Эюб смутился. Шутка Агадаи была небеспричинна. Эюб жил в этом дворе, потом женился на девушке, приехавшей из Кельбаджар, и поселился в трехкомнатной квартире родственников жены, но связей со двором не порвал и был непременным участником всего, что в нем затевалось. Но люди все еще помнили, что он много лет тому назад был заядлым голубятником и когда-то целыми днями торчал на крыше. В жару кир плавился, а в дождь глубокие следы Эюба легко разъедала вода, у жильцов верхних этажей текли потолки, люди жаловались управдому, Эюба вызывали в домоуправление и читали ему нотации, но весь этот «комплекс» воспитательных мероприятии действовал дней пять-шесть, после чего Эюб снова предавался своему увлечению, гонял голубей, и его отчаянный свист доносился то с одной, то с другой крыши. Однажды Эюб поймал чужого породистого голубя. Хозяин сизаря, старый голубятник из нагорной части города, каким-то образом узнав об этом, предлагал Эюбу любые деньги, лишь бы тот вернул ему голубя. Эюб отказался, они поспорили, и сгоряча Эюб пырнул сапожным ножом этого человека. К счастью, нож скользнул по ребру. Вызвали «скорую помощь», обливающегося кровью человека доставили в больницу, а Эюба арестовали, присудили к шести годам тюрьмы и отправили куда-то далеко от Баку.

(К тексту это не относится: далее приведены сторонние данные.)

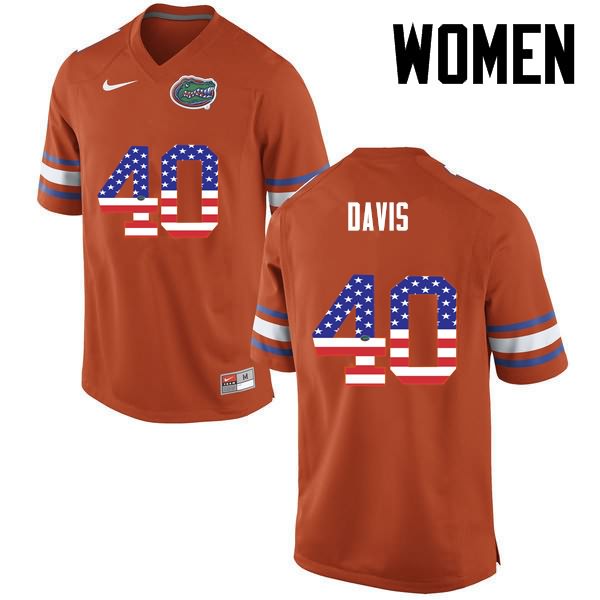 Women's NCAA Florida Gators Jarrad Davis #40 Stitched Authentic USA Flag Fashion Nike Orange College Football Jersey YGO5365ZY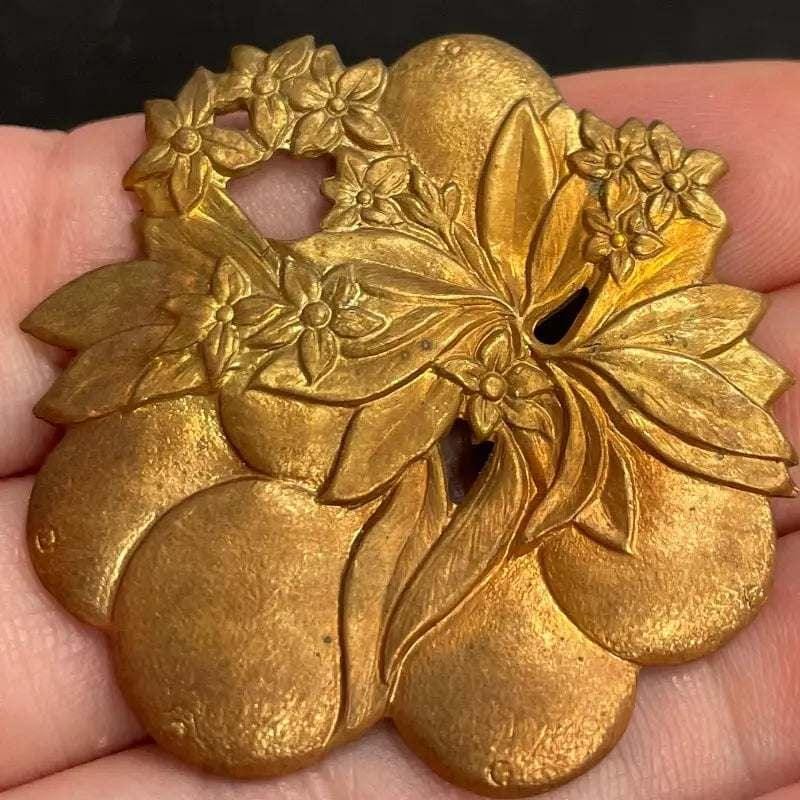 2 Vintage Brass Ornate Flower Stampings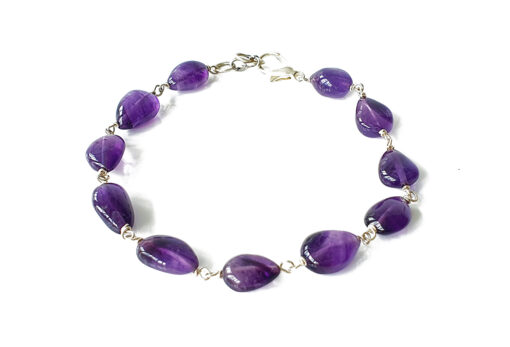 Amethyst Pear Shape Bracelet - For inspire creativity and encourage peace and stability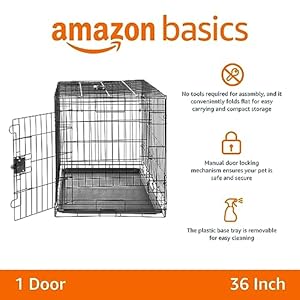   Amazon-Basics-Durable-Foldable-Collapsible-Portable-Metal-Wire-Dog-Crate-with-Tray-Single-Door-with-Divider-Panel-Easy-to-Assemble-Clean-Black-36-x-23-x-25-Inches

Просидел он около трех лет, вернулся домой и увидел, что голубятня снесена, узнал, что жена продала голубей, но не стал сожалеть и заводить голубей и всерьез занялся сапожным ремеслом. Вскоре эту историю подзабыли, но кличка «гушбаз» — «птице-люб» — так и сохранилась за Эюбом. Сохранилась и еще одна кличка-«тирпач» — «трепач»: эту последнюю он заслужил тем, что имел привычку выставлять себя всезнайкой… Но он, как и другие, оставался членом дворового коллектива, и собравшиеся не начинали трапезу без него.
Эюб схватился за ветвь дерева и по нему спустился во двор. Подошел и поздоровался со всеми, с Алибалой, которого давно не видел, за руку, спросил его о Вагифе.